[[ Extracted text open ]]

In the wholesale market, electricity generators such as YTL are required to sell electricity to NEMS. Every half hour, generation companies submit bids to NEMS for the quantity and price of electricity they are able and willing to supply. Based on supply and demand, NEMS’s computer model generates a fixed price known as the Uniform Singapore Energy Price (“USEP”). The USEP represents the weighted average of all the nodal prices of nodes from which electricity is deemed to be withdrawn in that half hour. All bids that do not exceed the USEP are accepted, and generators whose bids are accepted will be called upon to supply electricity and are paid at the USEP.

In turn, NEMS sells electricity to energy retailers such as Seraya. The price of electricity sold to retailers is known as the Pool Price, which is derived, in the main, by adding an Hourly Energy Uplift Charge (“HEUC”) to the USEP.

[[ Extracted text closed ]]
[[ Extracted records open ]]

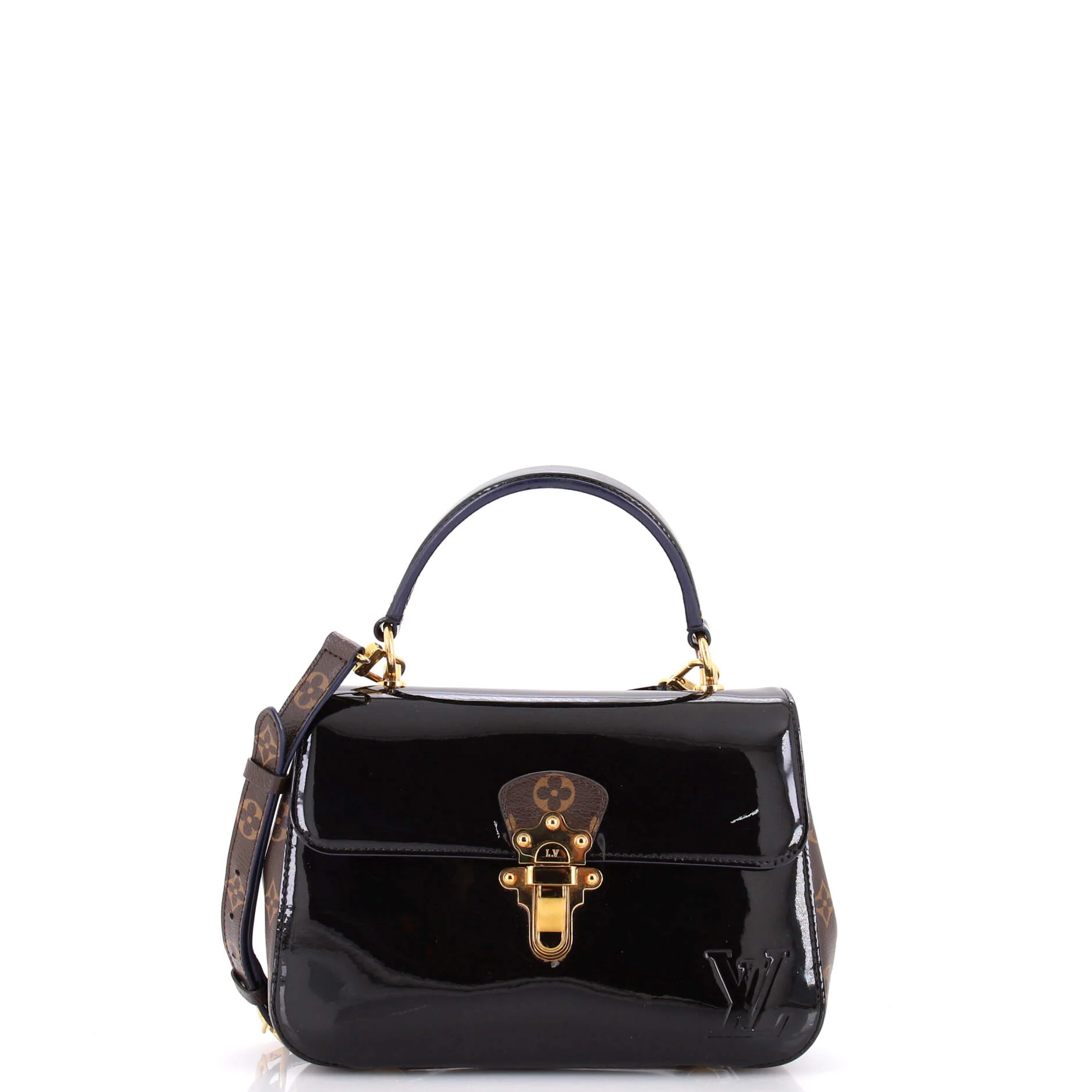 Cherrywood Handbag Vernis with Monogram Canvas PM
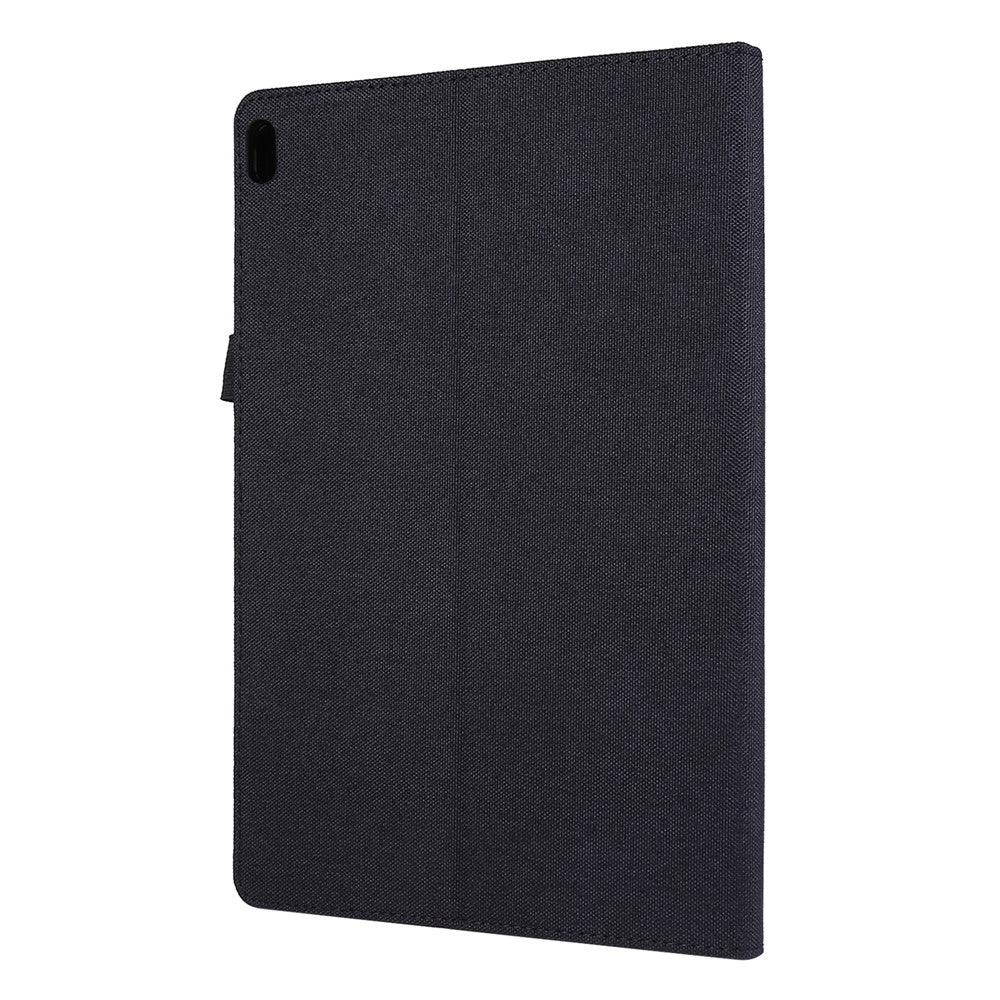 Cloth Texture Card Holder Stand Leather Case for Lenovo Tab P10 - Black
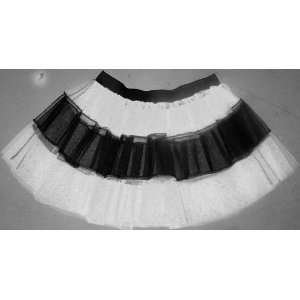 Uv Neon White V Black Stripe Mini Tutu Skirt Petticoat Punk Rave Dance 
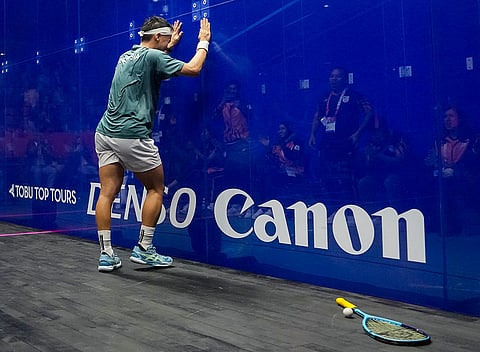Malaysia’s Eain Yow Ng reacts after winning the men's singles final Squash match against India’s Abhay Singh in the ongoing 20th Asian Games, in Nagoya, Japan, Sunday, Sept. 27, 2026. Singh settled for an Asian Games Silver medal.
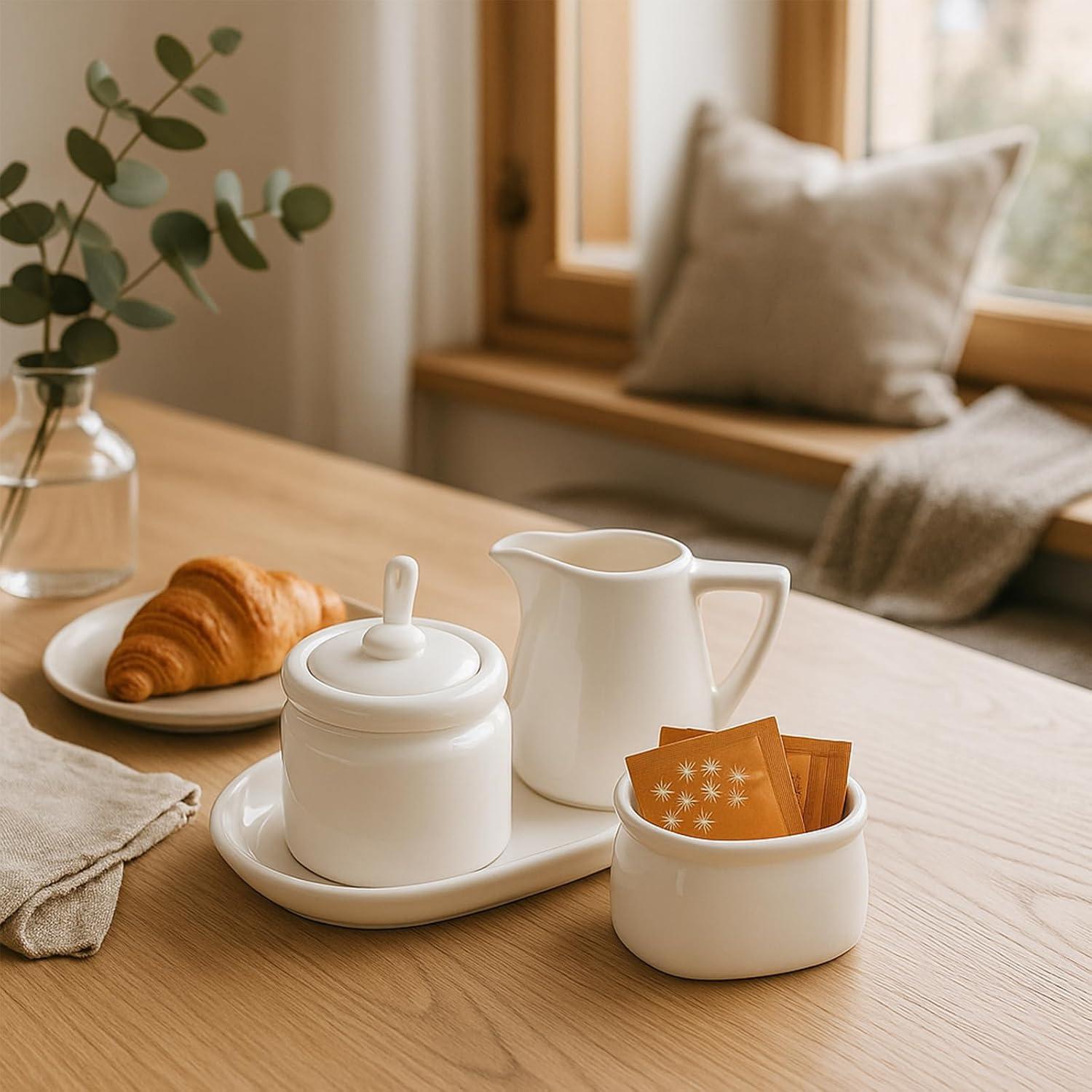 Stack man Set Of 4 Porcelain Creamer And Sugar Set With Saucer, Sugar Bowl With Lid And Spoon, Cream Pitcher, Sweetener Holder, Coffee Serving Set For Kitchen Home Cafe Party, Restaurant, White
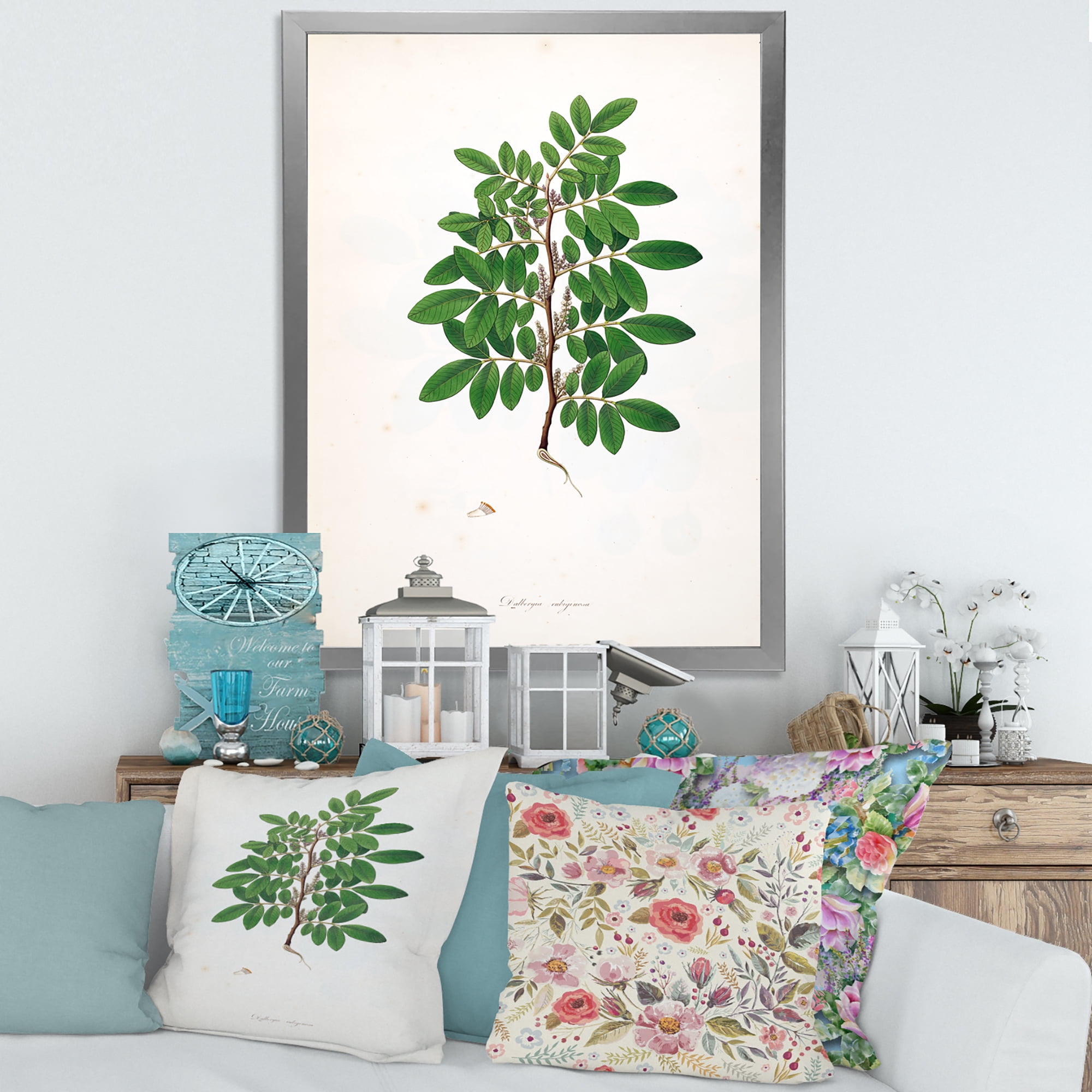 Designart 'Ancient Plant Life XX' Farmhouse Framed Art Print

[[ Extracted records closed ]]

**Work instructions**.
Answer these from the text on Singapore's wholesale electricity market:
(a) How often do generation companies submit bids to NEMS?
(b) At what price are generators with accepted bids paid?
(c) What charge is added to the USEP to derive the Pool Price?
The material is separate from the electricity market text.

**Solution**.
(a) Every half hour.
(b) The Uniform Singapore Energy Price (USEP).
(c) The Hourly Energy Uplift Charge (HEUC).